Entre los grandes estafadores, dicen algunos, se encuentran los líderes municipales de Dawson. Peter Jenkins, que fue alcalde de 1980 a 1994, es conocido aquí como Pete el Pirata' porque -lo admite espontáneamente- pirateaba las señales de satélite y distribuía televisión gratuitamente a la gente del pueblo.
"Ayudé a traer la televisión a mi comunidad", dijo Jenkins, sonriendo, hace poco. Sin una pizca de remordimiento, explicó cómo el pueblo se subscribió a la televisión por satélite pagando tasas residenciales inscribiendo los nombres de gente muerta, pioneros como Tagish Charley y Skookum Jim.
Jenkins, ahora jefe adjunto de todo Yukón, ganó las elecciones de alcalde aunque había sido condenado por perjurio en los años setenta, cuando se descubrió que su hotel estaba robando electricidad. Aprendió a volar cuando estuvo en la cárcel de seguridad mínima en Whitehorse. El premier de Yukón, Dennis Fentie, fue condenado por tráfico de drogas en 1975 y pasó 17 meses en una penitenciaría federal antes de ser indultado.
"En Yukón, todo es transparente", dijo Jenkins en una entrevista. "No existen los secretos".
La política de Dawson es dominada por la enemistad entre Jenkins y Glen Everitt, que fue alcalde e 1996 hasta abril de 2004, cuando el gobierno territorial despidió al ayuntamiento debido a irregularidades fiscales, acusaciones de corrupción y crecientes deudas. Una nueva intervención de cuentas y una revisión financiera mostró que casi 200.000 dólares fueron hechos desaparecer o fueron malgastados por importantes funcionarios del ayuntamiento. "El abuso de las tarjetas de crédito de la municipalidad de parte de funcionarios de Dawson era un secreto público", dice el informe.
Everitt está siendo investigado por la Real Policía Montada de Canadá, y ha admitido públicamente ante la Compañía de Radiodifusión Canadiense haber presentado una cuenta de un bar de más de 2.000 dólares, a cargo de la municipalidad, que estaba escrita en una servilleta y firmada por una camarera. Su explicación al CBC fue que era "un asunto promocional".
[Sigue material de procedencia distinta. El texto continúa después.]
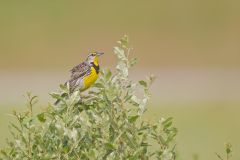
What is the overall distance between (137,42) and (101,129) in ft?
84.7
Pero en una entrevista culpó del escándalo a sus enemigos políticos.
Everitt dijo que estaba considerando presentarse nuevamente al cargo de alcalde, dependiendo de quién se presente cuando se restablezca el gobierno democrático.
"Aquí la mayoría de la gente perdona los errores de los otros", dijo Everitt. "La gente no juzga a los otros por su pasado. Se concentran en lo que ofrecen en el presente".
Para sus vecinos y visitantes habituales, Dawson tiene una poderosa cualidad redentora, un lugar donde todos tienen una segunda posibilidad, y gente de todo tipo, edades y profesiones se sienten protegidos y aceptados por los otros.
"En una ciudad, un tipo como yo sería considerado un vagabundo y la gente rica no sabría qué hacer conmigo", dijo Bill Donaldson, 41, que es aquí mejor conocido como Bill el Cavernario', porque vive en una caverna al otro lado del río. "Aquí puede beber con cualquiera y le escucharán, y si no nos conocieras no sabrías quiénes son los ricos y quiénes los vagabundos. Nos vemos todos iguales".
La sensación de que están todos juntos en Dawson sorprendió a Wade Simon, propietario de uno de los restaurantes más importantes del pueblo, cuando fue detenido en 1997. Un policía montado entró al restaurante, el Klondike Kate's, y lo detuvo por rompimiento de la libertad condicional tras pasar un tiempo en la cárcel por agresión en Quebec hace 17 años.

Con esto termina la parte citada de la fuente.